Task to complete: Revise the part of the material that opens with the line containing "What camera distance" and runs through the end of the material, swapping "concrete step" for "concrete stair" and leaving everything else as it stands.

#### Listing

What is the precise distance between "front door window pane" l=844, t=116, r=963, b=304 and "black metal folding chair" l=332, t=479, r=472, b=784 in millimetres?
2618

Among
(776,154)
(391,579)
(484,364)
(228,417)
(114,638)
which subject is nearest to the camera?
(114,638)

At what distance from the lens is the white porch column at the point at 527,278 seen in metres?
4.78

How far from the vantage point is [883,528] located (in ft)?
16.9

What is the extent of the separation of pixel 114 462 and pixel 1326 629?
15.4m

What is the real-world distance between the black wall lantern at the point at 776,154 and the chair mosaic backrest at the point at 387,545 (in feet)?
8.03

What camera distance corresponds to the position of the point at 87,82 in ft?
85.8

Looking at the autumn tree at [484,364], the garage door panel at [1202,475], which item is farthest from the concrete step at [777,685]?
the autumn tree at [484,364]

########

Exercise output:
What camera distance corresponds to the position of the point at 87,82 in ft?
85.8

Looking at the autumn tree at [484,364], the garage door panel at [1202,475], which item is farthest from the concrete stair at [777,685]?
the autumn tree at [484,364]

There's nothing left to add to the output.